Random Walk Learning and the Pac-Man Attack
Xingran Chen 1, Parimal Parag 2, Rohit Bhagat 1, Zonghong Liu 1, Salim El Rouayheb 1
Published on arXiv
2508.05663
Data Poisoning Attack
OWASP ML Top 10 — ML02
Key Finding
RW-SGD under the AC algorithm remains convergent even in the presence of Pac-Man adversaries, with a quantifiable and bounded deviation from the true global optimum
Average Crossing (AC)
Novel technique introduced
Random walk (RW)-based algorithms have long been popular in distributed systems due to low overheads and scalability, with recent growing applications in decentralized learning. However, their reliance on local interactions makes them inherently vulnerable to malicious behavior. In this work, we investigate an adversarial threat that we term the ``Pac-Man'' attack, in which a malicious node probabilistically terminates any RW that visits it. This stealthy behavior gradually eliminates active RWs from the network, effectively halting the learning process without triggering failure alarms. To counter this threat, we propose the Average Crossing (AC) algorithm--a fully decentralized mechanism for duplicating RWs to prevent RW extinction in the presence of Pac-Man. Our theoretical analysis establishes that (i) the RW population remains almost surely bounded under AC and (ii) RW-based stochastic gradient descent remains convergent under AC, even in the presence of Pac-Man, with a quantifiable deviation from the true optimum. Our extensive empirical results on both synthetic and real-world datasets corroborate our theoretical findings. Furthermore, they uncover a phase transition in the extinction probability as a function of the duplication threshold.
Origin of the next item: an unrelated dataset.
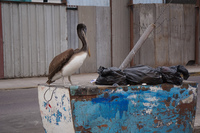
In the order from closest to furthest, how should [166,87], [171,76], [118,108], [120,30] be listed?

We offer theoretical insights by analyzing a simplified variant of the AC, which sheds light on the observed phase transition.
Key Contributions
- Formalizes the Pac-Man attack — a stealthy Byzantine threat where malicious nodes probabilistically terminate visiting random walks to gradually halt decentralized RW-SGD
- Proposes the Average Crossing (AC) algorithm, a fully decentralized RW duplication mechanism that keeps the RW population almost surely bounded despite adversarial termination
- Proves convergence of RW-SGD under AC in the presence of Pac-Man adversaries and characterizes the bounded deviation from the true optimum, including a phase transition in extinction probability as a function of the duplication threshold
🛡️ Threat Analysis
The Pac-Man attack is a Byzantine participant attack in a decentralized/federated learning setting: malicious nodes disrupt the global learning process by terminating gradient-carrying random walks, degrading training without triggering alarms. The AC defense counters this by restoring learning convergence, analogous to Byzantine-fault-tolerant aggregation in FL.